## 动手试试
把这篇调制识别论文里从“A new automatic”开始、到“SNR of -2 dB.”结束的那段重抄一遍，同时把其中的“classification vectors”更新成“feature vectors”。

## 原文展示
* * *

Journal of Systems Engineering and Electronics ›› 2011, Vol. 33 ›› Issue (12): 2732-2736.doi: 10.3969/j.issn.1001-506X.2011.12.30

• 通信与网络 • 上一篇    下一篇

基于联合特征参数的数字调制识别优化算法

谭晓衡, 陈印   

  1. 重庆大学通信与测控中心, 重庆 400030
  • 出版日期:2011-12-19 发布日期:2010-01-03

Automatic digital modulation recognition based on combined feature parameters

TAN Xiao-heng, CHEN Yin   

  1. The Center of Communication and Tracking Telemetering & Command, Chongqing University, Chongqing 400030, China
  • Online:2011-12-19 Published:2010-01-03

摘要:

针对数字调制识别在低信噪比下的应用,提出了一种基于联合特征参数的数字调制识别优化算法。该算法利用调制信号的高阶累积量和时域瞬时信息,并结合星座图特征进行特征提取,采用弹性反向传播(resilient back-propagation, RPROP)算法训练的反向传播(back propagation, BP)神经网络对多进制数字幅度调制(M-ary amplitude shift keying, MASK)、多进制数字频率调制(M-ary frequency shift keying, MFSK)、多进制数字相位调制(M-ary phase shift keying, MPSK)、多进制正交幅度调制(M-ary quadrature amplitude modulation, MQAM)共4类12种信号进行分类识别。仿真结果表明,当信噪比低至-2 dB时,提出的调制识别优化算法可使12种数字调制信号的正确识别率均达97%以上,极大地改善了低信噪比下的识别性能。

Abstract:

A new automatic digital modulation recognition algorithm based on combined feature parameters is proposed for the application under the low signal-to-noise ratio (SNR). The feature parameters picked up from high order cumulants, instantaneous information and constellation characters of the signals are used as the classification vectors. The method can identify four classes of digital signals which are M-ary amplitude shift keying (MASK), M-ary frequency shift keying (MFSK), M-ary phase shift keying (MPSK) and M-ary quadrature amplitude modulation (MQAM) by using a back propagation (BP) neural network with the resilient back-propagation (RPROP) training algorithm as the classifier. The computer simulations show that this proposed algorithm effectively improves the practicability because of an overall success rate of 97% at the SNR of -2 dB.

* * *

## 练习数据

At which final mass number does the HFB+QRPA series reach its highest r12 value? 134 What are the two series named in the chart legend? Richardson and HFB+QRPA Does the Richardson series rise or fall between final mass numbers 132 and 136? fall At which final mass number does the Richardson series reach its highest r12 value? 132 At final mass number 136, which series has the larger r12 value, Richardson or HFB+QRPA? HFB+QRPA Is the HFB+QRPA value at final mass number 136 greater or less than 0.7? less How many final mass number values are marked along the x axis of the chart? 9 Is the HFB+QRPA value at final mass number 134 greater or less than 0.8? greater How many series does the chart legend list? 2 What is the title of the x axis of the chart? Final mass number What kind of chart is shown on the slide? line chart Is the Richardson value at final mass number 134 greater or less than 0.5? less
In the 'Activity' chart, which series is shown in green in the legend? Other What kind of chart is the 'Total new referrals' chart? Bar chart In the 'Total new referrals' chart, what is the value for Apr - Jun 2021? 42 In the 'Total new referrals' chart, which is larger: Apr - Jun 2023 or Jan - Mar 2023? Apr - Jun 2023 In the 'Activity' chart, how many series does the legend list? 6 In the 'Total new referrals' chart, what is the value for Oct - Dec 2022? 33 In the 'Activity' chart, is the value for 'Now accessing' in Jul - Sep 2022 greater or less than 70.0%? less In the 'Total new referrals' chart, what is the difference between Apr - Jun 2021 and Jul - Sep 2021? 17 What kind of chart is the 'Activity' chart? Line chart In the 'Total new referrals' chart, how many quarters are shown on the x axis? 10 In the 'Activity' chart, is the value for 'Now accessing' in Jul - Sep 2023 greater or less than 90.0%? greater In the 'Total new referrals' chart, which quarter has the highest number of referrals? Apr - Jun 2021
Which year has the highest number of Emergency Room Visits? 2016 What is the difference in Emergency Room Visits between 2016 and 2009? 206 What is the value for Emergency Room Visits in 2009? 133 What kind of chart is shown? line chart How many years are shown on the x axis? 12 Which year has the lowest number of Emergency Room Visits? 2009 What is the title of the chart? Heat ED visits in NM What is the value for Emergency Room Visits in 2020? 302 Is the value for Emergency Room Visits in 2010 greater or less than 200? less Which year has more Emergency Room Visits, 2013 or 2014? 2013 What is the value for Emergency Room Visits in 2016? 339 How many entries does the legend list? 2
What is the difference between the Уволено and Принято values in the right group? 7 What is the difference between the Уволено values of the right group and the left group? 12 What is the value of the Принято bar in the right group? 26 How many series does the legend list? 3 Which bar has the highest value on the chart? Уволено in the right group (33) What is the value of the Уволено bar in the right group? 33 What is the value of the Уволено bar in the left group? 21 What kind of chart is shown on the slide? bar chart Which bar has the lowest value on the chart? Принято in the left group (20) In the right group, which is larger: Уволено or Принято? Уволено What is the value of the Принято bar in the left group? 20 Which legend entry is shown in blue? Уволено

* * *

## 例题解答
A new automatic digital modulation recognition algorithm based on combined feature parameters is proposed for the application under the low signal-to-noise ratio (SNR). The feature parameters picked up from high order cumulants, instantaneous information and constellation characters of the signals are used as the feature vectors. The method can identify four classes of digital signals which are M-ary amplitude shift keying (MASK), M-ary frequency shift keying (MFSK), M-ary phase shift keying (MPSK) and M-ary quadrature amplitude modulation (MQAM) by using a back propagation (BP) neural network with the resilient back-propagation (RPROP) training algorithm as the classifier. The computer simulations show that this proposed algorithm effectively improves the practicability because of an overall success rate of 97% at the SNR of -2 dB.